Data records.

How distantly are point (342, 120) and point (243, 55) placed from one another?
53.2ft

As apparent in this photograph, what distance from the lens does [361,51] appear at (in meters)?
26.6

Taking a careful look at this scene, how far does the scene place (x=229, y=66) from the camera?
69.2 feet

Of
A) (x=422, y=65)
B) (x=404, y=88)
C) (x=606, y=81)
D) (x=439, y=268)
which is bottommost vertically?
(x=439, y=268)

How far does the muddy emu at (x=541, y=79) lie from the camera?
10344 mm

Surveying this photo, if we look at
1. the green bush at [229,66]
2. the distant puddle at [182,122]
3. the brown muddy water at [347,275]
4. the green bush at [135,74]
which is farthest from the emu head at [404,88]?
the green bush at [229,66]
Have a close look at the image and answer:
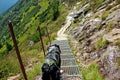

Prompt. Could you retype all of the items above word for word, leaving the pictures out?

Exercise result.
How distantly are point (342, 120) and point (243, 55) placed from one another?
53.2ft

As apparent in this photograph, what distance from the lens does [361,51] appear at (in meters)?
26.6

Taking a careful look at this scene, how far does the scene place (x=229, y=66) from the camera?
69.2 feet

Of
A) (x=422, y=65)
B) (x=404, y=88)
C) (x=606, y=81)
D) (x=439, y=268)
which is bottommost vertically?
(x=439, y=268)

How far does the muddy emu at (x=541, y=79) lie from the camera?
10344 mm

Surveying this photo, if we look at
1. the green bush at [229,66]
2. the distant puddle at [182,122]
3. the brown muddy water at [347,275]
4. the green bush at [135,74]
which is farthest from the emu head at [404,88]?
the green bush at [229,66]
Have a close look at the image and answer:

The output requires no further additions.